OB Andreas Haas erinnerte deswegen daran, dass er erst das laufende Verfahren zur Neuausweisung des Wasserschutzgebietes abwarten wolle, ehe über die Zukunft der Straße weiter diskutiert wird.

Der vor zwei Jahren angedachte Plan, den Hochwasserschutz auf den Feldern zwischen Nebel und Germering mit Hilfe eines Rückhalteteiches zu optimieren, hätte das aktuelle Ereignis nicht verhindern können: Es sollte dafür sorgen, dass das aus der Richtung von Nebel bergab fließende Regenwasser nicht die tieferliegenden Felder und die Straße zum Schusterhäusl überflutet. Das vor etwa 25 Jahren angelegte Weiherwiesengraben-System kann dies nämlich nicht immer gewährleisten.

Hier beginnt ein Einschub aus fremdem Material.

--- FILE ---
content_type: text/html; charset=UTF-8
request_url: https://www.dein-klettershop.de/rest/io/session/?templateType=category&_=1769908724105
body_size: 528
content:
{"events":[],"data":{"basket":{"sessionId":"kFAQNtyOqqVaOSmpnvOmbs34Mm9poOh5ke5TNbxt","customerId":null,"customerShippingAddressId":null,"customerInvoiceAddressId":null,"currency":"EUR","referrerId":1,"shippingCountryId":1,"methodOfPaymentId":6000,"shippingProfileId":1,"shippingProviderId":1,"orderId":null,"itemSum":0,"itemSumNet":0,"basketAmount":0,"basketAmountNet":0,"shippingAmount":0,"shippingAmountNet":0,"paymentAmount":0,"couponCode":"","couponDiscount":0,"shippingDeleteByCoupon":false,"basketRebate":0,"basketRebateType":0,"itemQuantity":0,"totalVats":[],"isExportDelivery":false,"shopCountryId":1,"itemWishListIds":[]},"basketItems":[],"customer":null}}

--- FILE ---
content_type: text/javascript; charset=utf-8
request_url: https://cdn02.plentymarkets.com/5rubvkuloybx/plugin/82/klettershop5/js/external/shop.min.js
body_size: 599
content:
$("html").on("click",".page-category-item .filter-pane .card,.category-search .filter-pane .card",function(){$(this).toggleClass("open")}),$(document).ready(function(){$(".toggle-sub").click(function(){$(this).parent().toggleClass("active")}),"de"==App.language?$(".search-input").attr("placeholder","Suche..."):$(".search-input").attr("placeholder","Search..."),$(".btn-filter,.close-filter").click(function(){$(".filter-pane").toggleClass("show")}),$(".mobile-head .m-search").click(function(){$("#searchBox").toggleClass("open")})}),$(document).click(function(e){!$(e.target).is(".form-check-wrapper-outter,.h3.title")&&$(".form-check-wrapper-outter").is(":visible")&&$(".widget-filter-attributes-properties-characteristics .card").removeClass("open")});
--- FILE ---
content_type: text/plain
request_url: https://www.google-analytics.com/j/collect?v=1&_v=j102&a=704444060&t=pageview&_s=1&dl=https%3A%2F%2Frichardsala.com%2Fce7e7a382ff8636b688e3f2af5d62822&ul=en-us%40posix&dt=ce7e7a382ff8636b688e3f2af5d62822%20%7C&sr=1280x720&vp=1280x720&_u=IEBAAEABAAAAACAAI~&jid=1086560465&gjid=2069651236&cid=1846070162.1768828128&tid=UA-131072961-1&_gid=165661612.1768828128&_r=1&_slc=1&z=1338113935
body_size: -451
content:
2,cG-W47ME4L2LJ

Ob der Rückhalte-Teich jemals für Entlastung sorgen wird, steht in den Sternen. Kurz nach Vorstellung der ersten Pläne machte Stadtarchivar Marcus Guckenbiehl darauf aufmerksam, dass unter den Feldern zwischen den Straßen nach Nebel und zum Schusterhäusl Bodendenkmäler aus dem Mesolithikum, also der mittleren Steinzeit, zu erwarten seien. Sollte das Rückhaltebecken gebaut werden, müsste man erst diese möglichen Denkmäler sichern. Und das käme möglicherweise teurer als der Teichbau selber. Die Umsetzung der Pläne wurde deswegen nicht weiter verfolgt.